Des scientifiques marocains utilisent de faux nids pour inciter les flamants roses à se reproduire






Des scientifiques marocains ont construit des nids artificiels pour la première fois en plus de 50 ans dans le cadre d’une stratégie visant à encourager davantage l’élevage de flamants roses dans ce pays d’Afrique du Nord.

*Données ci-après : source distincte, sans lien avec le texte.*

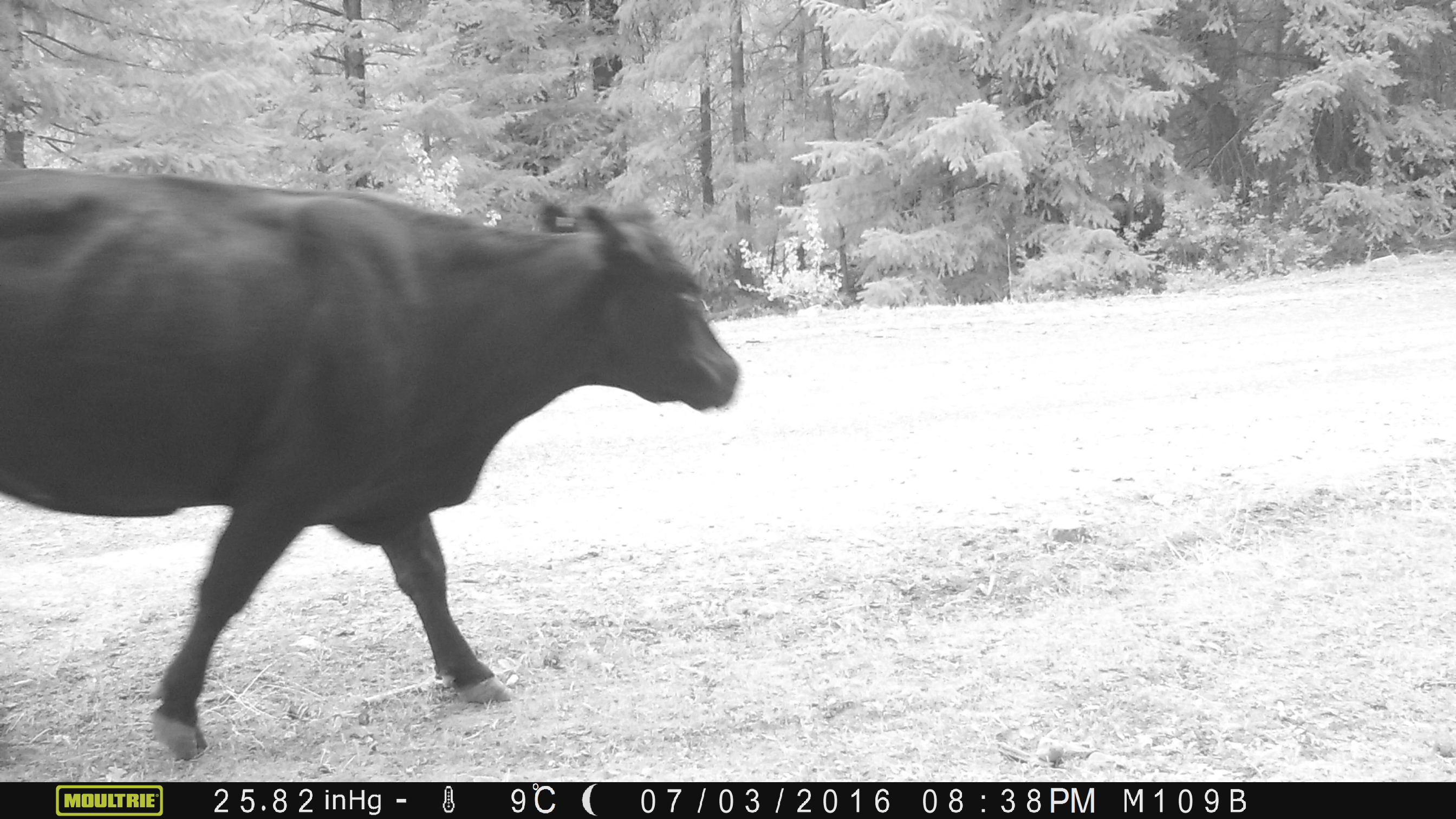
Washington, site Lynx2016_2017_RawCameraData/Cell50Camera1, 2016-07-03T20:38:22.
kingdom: Animalia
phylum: Chordata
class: Mammalia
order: Artiodactyla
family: Bovidae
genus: Bos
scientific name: Bos taurus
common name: domestic cattle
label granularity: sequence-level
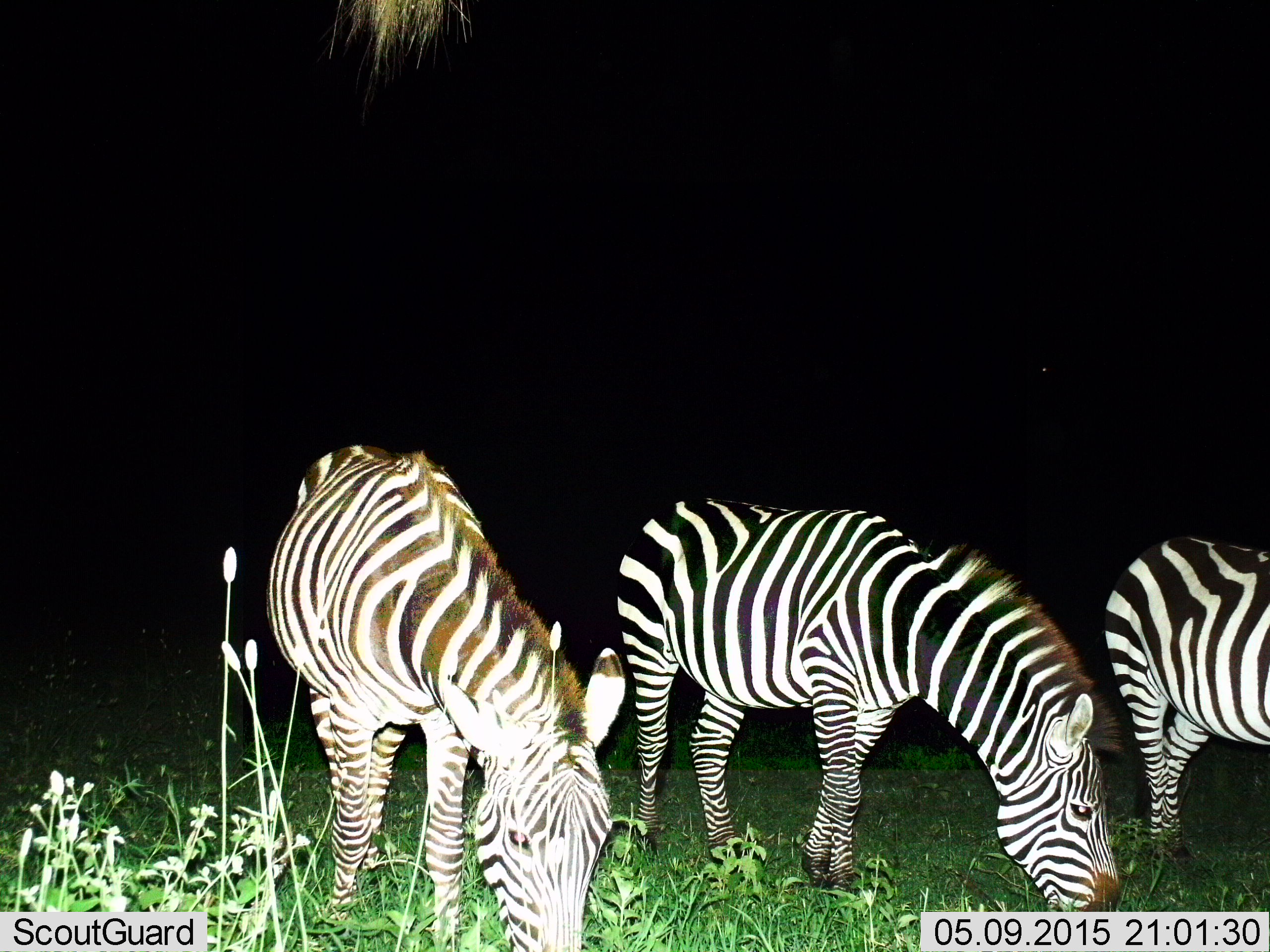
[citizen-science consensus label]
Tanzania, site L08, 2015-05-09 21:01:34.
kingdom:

Les oiseaux distinctifs à longues pattes ont forcé ce qui était considéré comme un signe d’espoir pour une espèce menacée par la perte d’habitat dans le monde.

Mais on débat maintenant de l’importance du rôle joué par les faux nids dans cette réussite de reproduction.

Les flamants roses sont les plus grandes espèces de flamants roses. Les oiseaux nichant dans ces marais se comptent par milliers sur 40 sites au Maroc, bien que les derniers couples reproducteurs du pays aient été enregistrés entre 1957 et 1968.

Ces oiseaux nichaient dans le lac Iriki, dans le sud-est du Maroc, mais un barrage a ensuite été construit dans la rivière Draa pour alimenter le lac et les aires de reproduction des flamants roses se sont asséchées.

Enfin cette année, une équipe de membres du Groupe de recherche pour la conservation des oiseaux (GREPOM) au Maroc a confirmé l’existence d’au moins 120 couples de flamants roses dans la lagune de Khnifiss, à 840 kilomètres (520 miles) au sud-ouest du pays.

Le GREPOM et l’Agence nationale marocaine des eaux et forêts ont mis en œuvre une stratégie détaillée pour encourager la reproduction des flamants roses, qui comprenait la construction de nids artificiels à Khnifiss et Sebkha Bou Areg, une lagune du nord-est.

espèces sensibles

Mais l’auteur principal d’un récent rapport sur la colonie affirme que les oiseaux, connus pour leur plumage rose pâle, qui provient des caroténoïdes qu’ils obtiennent en mangeant des algues, des mollusques et d’autres invertébrés, rejettent les faux nids.

Mohamed Radi, professeur de biologie à l’école normale Cadi Ayyad de l’université de Marrakech et également coordinateur du projet GREPOM, a déclaré à RFI que les flamants roses ont choisi un site de nidification près de la partie sud du lagon.

“Colonie d’oiseaux à Sebkha Tazgha… loin de l’endroit où des plateformes de nidification artificielles ont été construites.”

Paul Rose, coprésident du Flamingo Expert Group, qui fait partie de la Commission pour la survie des espèces de l’Union internationale pour la conservation de la nature (UICN), a confirmé que les flamants roses dans les zoos évitent les nids artificiels. Mais il a déclaré à RFI que les flamants roses de Khnifiss “ont peut-être considéré les nids artificiels comme un” vestige “potentiel d’un élevage passé et ont donc décidé de s’arrêter et de nicher dans un site de leur choix”.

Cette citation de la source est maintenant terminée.